**TASK LIST**
1: Answer these questions about the account of a week in New York:
(a) On what day was the stand-up performance at Carolines on Broadway set to take place?
(b) On the first visit, why did the hospital turn away the writer's blood donation?
(c) What did the pedestrians walking south on Broadway see when they looked up at the plane overhead?
2: Continue the account of a week in New York, picking up after its final sentence about the two women in the grocery store line.

I had flown to New York on the 10th to perform stand-up at Carolines on Broadway on the 12th. These are a couple fragmented memories of that week.
That morning I stepped out of my hotel and headed to the nearest hospital to try to donate blood for the survivors. They weren't yet ready to accept the mass donations, and said to return later. When I did, they already had all they could handle. The improvised triage city hospitals had set up were sadly empty as too few emerged from the wreckage.
Walking south on Broadway towards a friend's house at around midday, all us pedestrians heard a plane overhead, and our thoughts in macabre unison, looked up to find qualified relief that it was a fighter patrolling the skies of New York. In line at a grocery store, the 2 women in front of me asked what I would study in grad school to get a student deferment from the draft they assumed would be coming, but didn't materialize.

**DATA SHOWN**
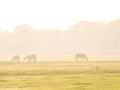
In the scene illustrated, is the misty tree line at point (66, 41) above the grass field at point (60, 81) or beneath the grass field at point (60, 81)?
above

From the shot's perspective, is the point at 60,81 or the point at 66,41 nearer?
the point at 60,81

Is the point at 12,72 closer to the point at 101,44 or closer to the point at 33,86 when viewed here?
the point at 33,86

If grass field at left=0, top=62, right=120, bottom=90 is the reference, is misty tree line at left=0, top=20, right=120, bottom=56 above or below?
above

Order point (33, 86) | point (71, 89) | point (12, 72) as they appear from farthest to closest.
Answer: point (12, 72) → point (33, 86) → point (71, 89)

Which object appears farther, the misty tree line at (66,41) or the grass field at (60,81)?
the misty tree line at (66,41)

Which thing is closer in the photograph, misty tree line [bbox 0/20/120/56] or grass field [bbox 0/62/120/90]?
grass field [bbox 0/62/120/90]

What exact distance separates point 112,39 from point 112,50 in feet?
13.3

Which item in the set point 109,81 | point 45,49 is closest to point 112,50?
point 45,49

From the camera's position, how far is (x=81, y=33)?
15300cm

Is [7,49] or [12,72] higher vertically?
[7,49]

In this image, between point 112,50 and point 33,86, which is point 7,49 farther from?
point 33,86

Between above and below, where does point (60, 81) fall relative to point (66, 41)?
below

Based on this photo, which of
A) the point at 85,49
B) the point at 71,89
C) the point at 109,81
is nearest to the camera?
the point at 71,89

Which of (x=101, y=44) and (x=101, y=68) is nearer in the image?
(x=101, y=68)
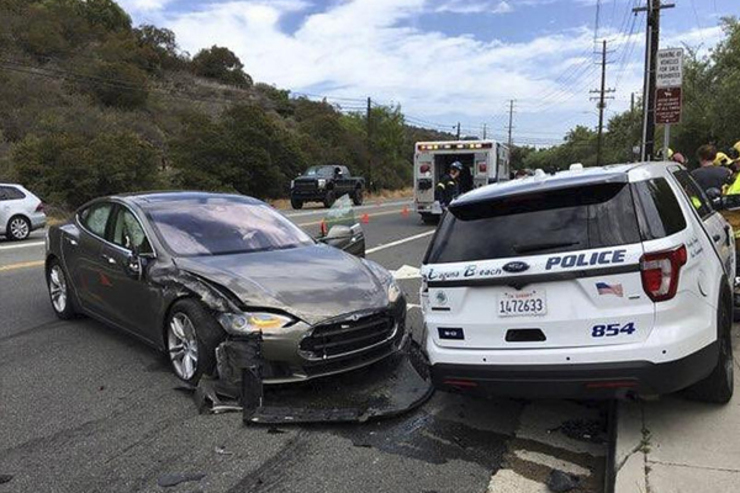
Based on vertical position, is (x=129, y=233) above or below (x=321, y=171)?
above

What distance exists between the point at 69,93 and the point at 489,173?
34615 mm

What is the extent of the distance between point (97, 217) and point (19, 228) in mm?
11504

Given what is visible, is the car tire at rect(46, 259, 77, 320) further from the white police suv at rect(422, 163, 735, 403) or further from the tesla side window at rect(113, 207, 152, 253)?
the white police suv at rect(422, 163, 735, 403)

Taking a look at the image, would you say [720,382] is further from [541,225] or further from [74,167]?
[74,167]

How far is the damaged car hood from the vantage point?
4902mm

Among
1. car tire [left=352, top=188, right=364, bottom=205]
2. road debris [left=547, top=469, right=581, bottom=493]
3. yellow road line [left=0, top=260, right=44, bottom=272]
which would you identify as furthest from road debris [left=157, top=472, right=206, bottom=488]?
car tire [left=352, top=188, right=364, bottom=205]

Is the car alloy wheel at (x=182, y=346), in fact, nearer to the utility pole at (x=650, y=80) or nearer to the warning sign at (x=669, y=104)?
the warning sign at (x=669, y=104)

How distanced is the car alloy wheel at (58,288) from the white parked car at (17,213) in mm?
10139

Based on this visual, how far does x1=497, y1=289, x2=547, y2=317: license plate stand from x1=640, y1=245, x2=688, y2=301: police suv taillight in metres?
0.56

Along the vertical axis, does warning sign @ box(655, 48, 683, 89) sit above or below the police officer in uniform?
above

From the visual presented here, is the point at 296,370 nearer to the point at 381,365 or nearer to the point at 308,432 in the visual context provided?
the point at 308,432

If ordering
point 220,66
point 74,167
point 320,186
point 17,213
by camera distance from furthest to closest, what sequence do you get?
point 220,66 → point 320,186 → point 74,167 → point 17,213

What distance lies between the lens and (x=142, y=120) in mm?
46812

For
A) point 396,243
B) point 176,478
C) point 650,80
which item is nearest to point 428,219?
point 396,243
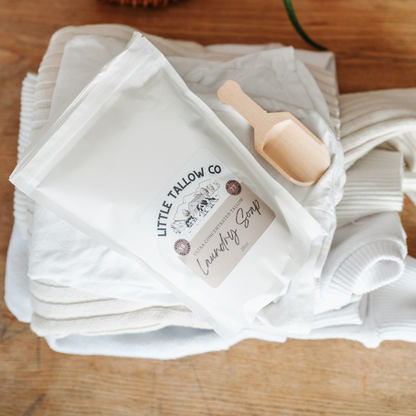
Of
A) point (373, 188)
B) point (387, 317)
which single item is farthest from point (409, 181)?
point (387, 317)

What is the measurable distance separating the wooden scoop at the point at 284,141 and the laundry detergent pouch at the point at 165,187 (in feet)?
0.11

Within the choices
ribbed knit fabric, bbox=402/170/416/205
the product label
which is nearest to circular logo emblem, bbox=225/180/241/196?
the product label

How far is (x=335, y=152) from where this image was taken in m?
0.46

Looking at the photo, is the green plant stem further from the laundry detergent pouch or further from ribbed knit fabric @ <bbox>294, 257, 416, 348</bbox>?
ribbed knit fabric @ <bbox>294, 257, 416, 348</bbox>

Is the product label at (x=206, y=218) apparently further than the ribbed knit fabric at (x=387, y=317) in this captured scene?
No

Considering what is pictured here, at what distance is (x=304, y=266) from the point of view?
0.48m

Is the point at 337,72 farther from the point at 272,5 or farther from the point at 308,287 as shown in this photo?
the point at 308,287

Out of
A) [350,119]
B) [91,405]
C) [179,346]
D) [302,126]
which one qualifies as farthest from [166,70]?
[91,405]

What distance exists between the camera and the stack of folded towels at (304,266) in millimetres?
463

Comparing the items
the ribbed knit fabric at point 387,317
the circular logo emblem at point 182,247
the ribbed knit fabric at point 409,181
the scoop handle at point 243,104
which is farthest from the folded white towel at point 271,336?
the scoop handle at point 243,104

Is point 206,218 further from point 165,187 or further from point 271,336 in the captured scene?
point 271,336

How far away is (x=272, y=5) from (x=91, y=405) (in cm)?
79

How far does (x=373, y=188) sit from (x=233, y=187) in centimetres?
24

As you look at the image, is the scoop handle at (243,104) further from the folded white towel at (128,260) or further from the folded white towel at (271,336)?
the folded white towel at (271,336)
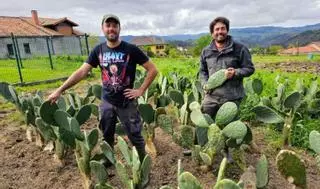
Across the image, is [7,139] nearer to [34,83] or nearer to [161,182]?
[161,182]

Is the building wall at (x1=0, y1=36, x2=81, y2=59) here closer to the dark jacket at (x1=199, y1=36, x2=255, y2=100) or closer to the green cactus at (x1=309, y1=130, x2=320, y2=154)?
the dark jacket at (x1=199, y1=36, x2=255, y2=100)

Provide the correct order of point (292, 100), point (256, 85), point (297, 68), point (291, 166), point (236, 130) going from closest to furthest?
1. point (291, 166)
2. point (236, 130)
3. point (292, 100)
4. point (256, 85)
5. point (297, 68)

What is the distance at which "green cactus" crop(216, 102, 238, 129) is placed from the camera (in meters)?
2.63

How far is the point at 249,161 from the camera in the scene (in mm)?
3309

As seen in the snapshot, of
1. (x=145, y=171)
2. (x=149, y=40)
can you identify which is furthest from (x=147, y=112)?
(x=149, y=40)

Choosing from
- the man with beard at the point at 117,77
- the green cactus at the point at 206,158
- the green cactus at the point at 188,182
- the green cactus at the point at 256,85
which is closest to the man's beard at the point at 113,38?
the man with beard at the point at 117,77

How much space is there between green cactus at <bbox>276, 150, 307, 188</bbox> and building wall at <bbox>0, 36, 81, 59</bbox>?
63.9ft

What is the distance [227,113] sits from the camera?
2.66 meters

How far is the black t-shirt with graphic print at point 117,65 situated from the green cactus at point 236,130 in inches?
32.6

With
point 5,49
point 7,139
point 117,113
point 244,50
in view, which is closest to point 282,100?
point 244,50

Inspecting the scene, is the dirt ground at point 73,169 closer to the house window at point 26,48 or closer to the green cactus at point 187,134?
the green cactus at point 187,134

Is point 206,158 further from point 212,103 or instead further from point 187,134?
point 212,103

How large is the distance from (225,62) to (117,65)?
34.8 inches

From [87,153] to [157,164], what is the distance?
0.78m
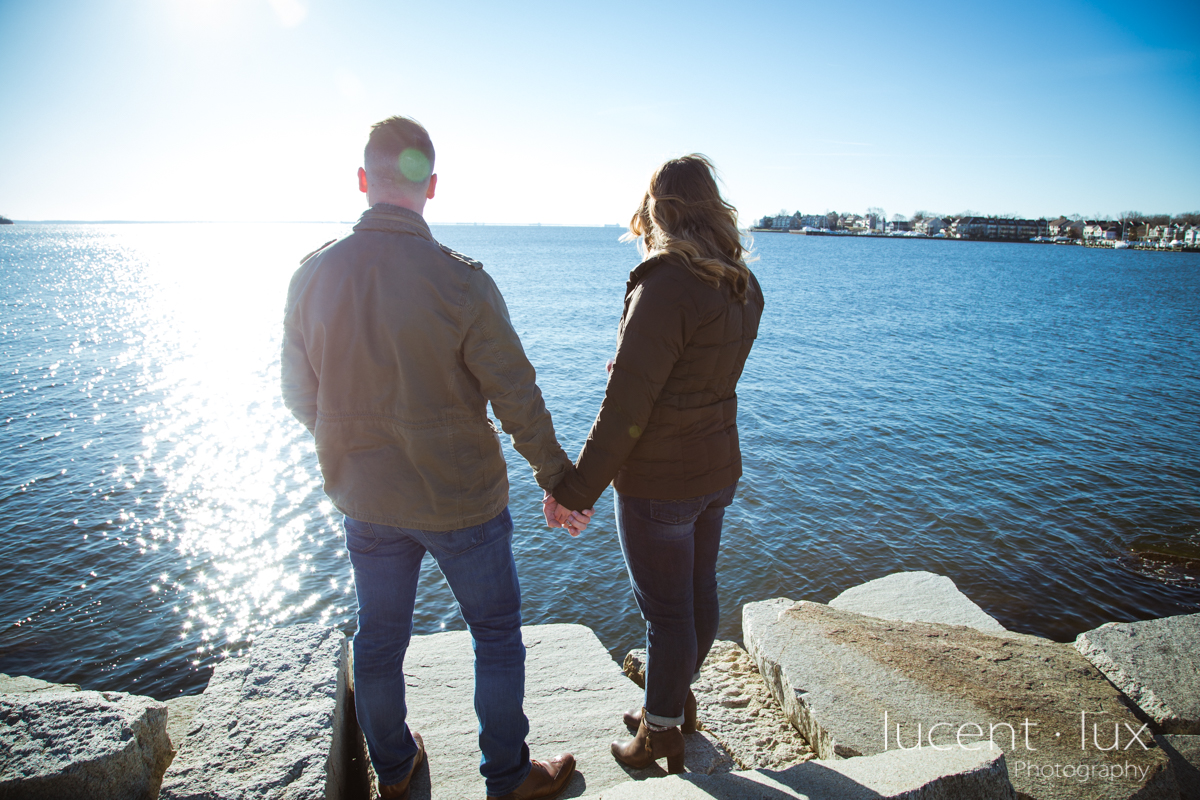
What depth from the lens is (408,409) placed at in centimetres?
220

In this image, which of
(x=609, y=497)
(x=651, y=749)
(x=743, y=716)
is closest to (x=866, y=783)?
(x=651, y=749)

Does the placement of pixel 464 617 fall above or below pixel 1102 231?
below

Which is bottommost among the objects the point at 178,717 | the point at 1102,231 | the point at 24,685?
the point at 24,685

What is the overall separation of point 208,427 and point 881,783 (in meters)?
15.2

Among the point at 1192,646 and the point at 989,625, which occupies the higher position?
the point at 1192,646

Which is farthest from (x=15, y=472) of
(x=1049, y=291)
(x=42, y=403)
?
(x=1049, y=291)

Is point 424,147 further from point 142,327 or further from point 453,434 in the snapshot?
point 142,327

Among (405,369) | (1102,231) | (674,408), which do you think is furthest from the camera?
(1102,231)

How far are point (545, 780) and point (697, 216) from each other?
2596mm

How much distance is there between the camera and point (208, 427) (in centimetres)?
1372

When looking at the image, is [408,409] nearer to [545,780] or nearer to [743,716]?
[545,780]

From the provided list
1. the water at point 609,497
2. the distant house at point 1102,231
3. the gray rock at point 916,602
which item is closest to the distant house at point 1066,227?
the distant house at point 1102,231

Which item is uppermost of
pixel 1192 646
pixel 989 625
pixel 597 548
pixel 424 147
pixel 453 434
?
pixel 424 147

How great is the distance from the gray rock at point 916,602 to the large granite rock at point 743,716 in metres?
2.08
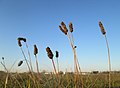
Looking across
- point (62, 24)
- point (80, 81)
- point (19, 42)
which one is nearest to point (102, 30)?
point (62, 24)

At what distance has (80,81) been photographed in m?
2.95

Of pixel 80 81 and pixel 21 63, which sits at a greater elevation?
pixel 21 63

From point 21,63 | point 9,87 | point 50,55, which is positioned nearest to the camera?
point 50,55

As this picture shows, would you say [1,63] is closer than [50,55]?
No

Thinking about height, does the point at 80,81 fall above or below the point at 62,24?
below

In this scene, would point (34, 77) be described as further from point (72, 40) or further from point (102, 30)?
point (102, 30)

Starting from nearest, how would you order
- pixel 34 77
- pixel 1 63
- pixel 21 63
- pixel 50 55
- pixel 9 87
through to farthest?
pixel 50 55 → pixel 21 63 → pixel 34 77 → pixel 1 63 → pixel 9 87

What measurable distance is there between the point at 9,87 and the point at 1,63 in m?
1.93

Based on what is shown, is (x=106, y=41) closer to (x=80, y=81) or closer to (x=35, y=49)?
(x=80, y=81)

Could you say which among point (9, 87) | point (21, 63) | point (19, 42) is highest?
point (19, 42)

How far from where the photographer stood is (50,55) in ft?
7.11

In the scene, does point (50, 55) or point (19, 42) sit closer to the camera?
point (50, 55)

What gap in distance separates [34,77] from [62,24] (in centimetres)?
95

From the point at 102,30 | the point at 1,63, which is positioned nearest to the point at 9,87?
the point at 1,63
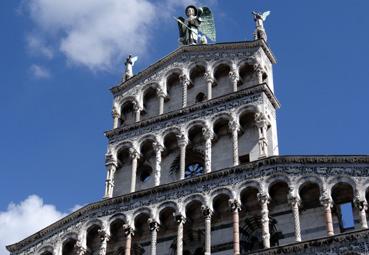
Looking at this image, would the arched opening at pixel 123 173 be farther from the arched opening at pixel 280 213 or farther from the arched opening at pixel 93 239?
the arched opening at pixel 280 213

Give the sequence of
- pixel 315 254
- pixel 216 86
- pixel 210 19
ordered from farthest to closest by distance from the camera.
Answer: pixel 210 19 → pixel 216 86 → pixel 315 254

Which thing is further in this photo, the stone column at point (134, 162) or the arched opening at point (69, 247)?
the stone column at point (134, 162)

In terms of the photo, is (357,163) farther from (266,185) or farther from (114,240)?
(114,240)

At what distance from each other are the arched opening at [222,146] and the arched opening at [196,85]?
1924mm

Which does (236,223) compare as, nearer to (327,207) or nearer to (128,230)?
(327,207)

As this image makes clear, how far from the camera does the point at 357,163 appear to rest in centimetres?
2288

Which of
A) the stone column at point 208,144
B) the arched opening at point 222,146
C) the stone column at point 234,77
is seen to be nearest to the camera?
the stone column at point 208,144

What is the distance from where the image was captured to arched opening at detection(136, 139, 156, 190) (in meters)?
28.2

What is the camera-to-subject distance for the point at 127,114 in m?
30.6

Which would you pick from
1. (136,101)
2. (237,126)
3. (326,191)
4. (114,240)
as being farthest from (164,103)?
(326,191)

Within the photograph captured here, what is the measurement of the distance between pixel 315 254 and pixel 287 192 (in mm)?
2957

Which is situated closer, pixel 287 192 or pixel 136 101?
pixel 287 192

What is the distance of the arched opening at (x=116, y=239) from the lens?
2631 centimetres

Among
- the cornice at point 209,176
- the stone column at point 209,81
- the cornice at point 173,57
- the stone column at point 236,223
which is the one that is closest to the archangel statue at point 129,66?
the cornice at point 173,57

**ANSWERS TO THE TASKS**
1:
(a) The 12th.
(b) The hospital was not yet ready to accept the mass donations.
(c) A fighter plane patrolling the skies of New York.

2:
That night, the South part of Manhattan was declared "closed" and heading back North on foot toward the subway, a city bus was heading South, its passengers all in military camouflage heading to Ground Zero. That subway ride was the safest I've probably ever had. Every passenger thinking the same thoughts; this had happened to all of us, together. No one would mug anyone.
Later in the week at Chelsea Pier, I was in line to volunteer with the Red Cross. I remember the woman who stepped out of a response truck and spoke with me because she needed a break. She had been compiling lists of the missing, and knew each passing moment the list was morphing towards becoming one of casualties. Friends, husbands, wives, children, neighbors. Her bravery made her one of the more beautiful people I've ever seen.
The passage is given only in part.